I'm having a baby shower next weekend and I've been getting gifts in the mail for about the last week. Most are from people not attending. One is from someone who will attend and it was wrapped in the box (its medium size). I'm assuming that my shower will involve a time to open all the gifts and I should bring any gifts from people in attendance and not open them. For people who sent a gift but are not attending I should just open them and send a thank you, right? That's what I've been doing, but when my mom asked me if my godmother should send a gift to my house or my host's house (and I said my house) she acted as though I should open the gifts from her in front of the guests even though she wasn't there. Am I doing this right or should I drive everything down to the shower (2 hours away btw)? Just in case anyone mails anything big or unwrapped to my home but is attending, what is the hypothetical thing to do in that case?
Open the gifts and send a timely thank you note. Also, you may want to call or drop an email thanking them, and also letting them know that the package arrived.
For those attending:
Open the gifts and call/email them to let them know it arrived. Do not lug the items with you to your shower. (They are shipping them to you so that you don't have to lug them around - we had several people ship big items to our home - like the swings - so we didn't have to attempt to get them into our little Corolla.) If your shower is soon, you may want to hold off on the written thank you note until after the shower. This allows you to personalize it more - "Dear Aunt Sally, it was so great seeing you at the shower. I loved getting to discuss the book that we're both reading..." and also, sometimes, even though a bigger item is shipped to you, the gift giver may also bring something small to the shower, like an outfit or something. (This happened to me a lot at my shower, actually. Big item came to my home, small item was given at the shower, completely blowing me away with the generosity.)
Absolutely, for those NOT attending, do NOT lug the gifts to the shower. that's just ridiculous. And why exactly does your godmother want her gift opened in front of other people? Why does that matter?
As for those attending - i would assume that they sent them to your house so that you don't have to deal w/ taking them home after the shower. if they wanted their gift opened AT the shower, then why wouldn't they just bring it with them? It makes absolutely no sense to send the gift to you, at your home, for you to store/hold onto and then have to lug with you TO the shower and then lug back home.
If they actually expect you to do this, then they are clueless.
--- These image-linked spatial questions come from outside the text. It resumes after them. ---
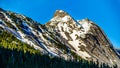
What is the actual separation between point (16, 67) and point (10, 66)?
2.87 metres

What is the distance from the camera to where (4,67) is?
196 meters

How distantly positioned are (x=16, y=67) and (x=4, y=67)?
5.78m

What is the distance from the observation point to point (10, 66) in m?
198

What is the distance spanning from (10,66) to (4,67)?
118 inches

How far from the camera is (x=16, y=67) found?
652 feet
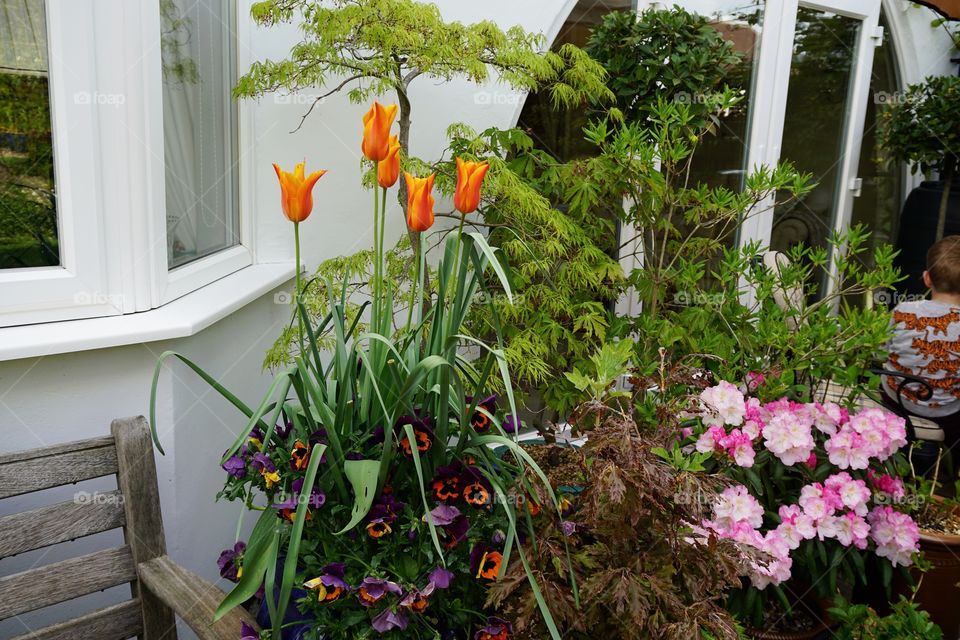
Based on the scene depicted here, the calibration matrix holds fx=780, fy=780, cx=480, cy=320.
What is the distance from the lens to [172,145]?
6.44 feet

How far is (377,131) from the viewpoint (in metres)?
1.21

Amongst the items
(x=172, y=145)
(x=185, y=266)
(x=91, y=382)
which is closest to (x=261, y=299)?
(x=185, y=266)

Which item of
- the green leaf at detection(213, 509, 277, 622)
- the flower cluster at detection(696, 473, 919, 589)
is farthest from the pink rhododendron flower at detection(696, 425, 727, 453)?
the green leaf at detection(213, 509, 277, 622)

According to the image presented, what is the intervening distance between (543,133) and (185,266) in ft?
5.70

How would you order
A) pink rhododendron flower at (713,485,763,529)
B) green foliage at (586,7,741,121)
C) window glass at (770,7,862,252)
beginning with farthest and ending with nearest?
window glass at (770,7,862,252) < green foliage at (586,7,741,121) < pink rhododendron flower at (713,485,763,529)

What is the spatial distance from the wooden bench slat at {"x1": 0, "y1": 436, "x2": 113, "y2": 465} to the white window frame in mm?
336

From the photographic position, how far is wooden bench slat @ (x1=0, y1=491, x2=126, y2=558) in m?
1.32

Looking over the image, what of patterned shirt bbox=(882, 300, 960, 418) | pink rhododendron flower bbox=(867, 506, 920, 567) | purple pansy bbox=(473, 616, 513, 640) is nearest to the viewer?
purple pansy bbox=(473, 616, 513, 640)

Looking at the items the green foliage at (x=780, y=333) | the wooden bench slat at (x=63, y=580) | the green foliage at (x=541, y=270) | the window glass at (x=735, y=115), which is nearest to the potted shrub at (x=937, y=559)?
the green foliage at (x=780, y=333)

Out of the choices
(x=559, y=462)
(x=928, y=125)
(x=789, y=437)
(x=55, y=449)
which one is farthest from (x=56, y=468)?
(x=928, y=125)

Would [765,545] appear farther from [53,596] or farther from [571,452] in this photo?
[53,596]

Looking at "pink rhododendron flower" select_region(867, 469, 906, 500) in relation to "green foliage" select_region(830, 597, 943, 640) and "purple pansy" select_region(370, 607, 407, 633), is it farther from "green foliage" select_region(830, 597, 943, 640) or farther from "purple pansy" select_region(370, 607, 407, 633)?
"purple pansy" select_region(370, 607, 407, 633)

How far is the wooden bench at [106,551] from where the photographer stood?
131cm

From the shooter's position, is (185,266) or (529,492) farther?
(185,266)
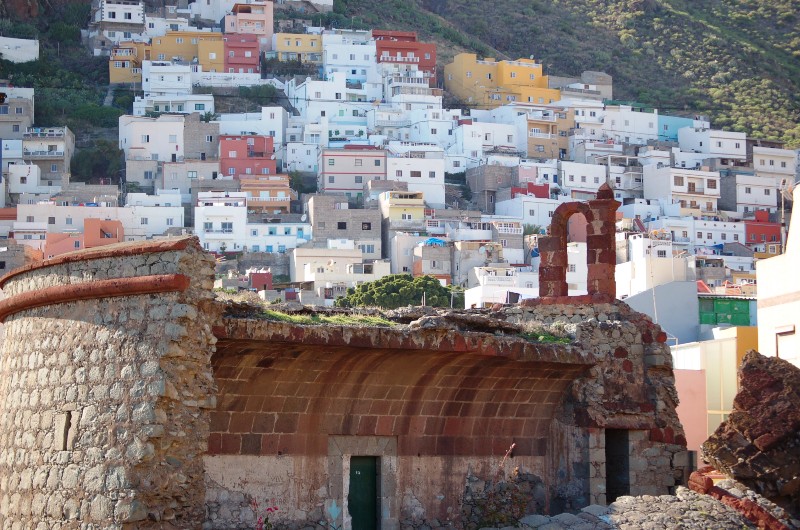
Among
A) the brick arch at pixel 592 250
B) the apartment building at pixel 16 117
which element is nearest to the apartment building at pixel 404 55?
the apartment building at pixel 16 117

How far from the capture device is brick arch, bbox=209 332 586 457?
1545 cm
Thank you for confirming this for me. My registry is online and has my address, so I wasn't sure if maybe people just had it sent here without thinking. ECB, My godmother is awesome, its actually my mom who is ridiculous. She got kind of worked up about that (why she even asked me I don't know). I'm not going to try and figure out why my mom wanted me to do that, I'm just going to say that I read that you only open gifts from attendees. Also, thanks for answering my dumb questions, I've actually never attended a baby shower and this isn't really mentioned anywhere.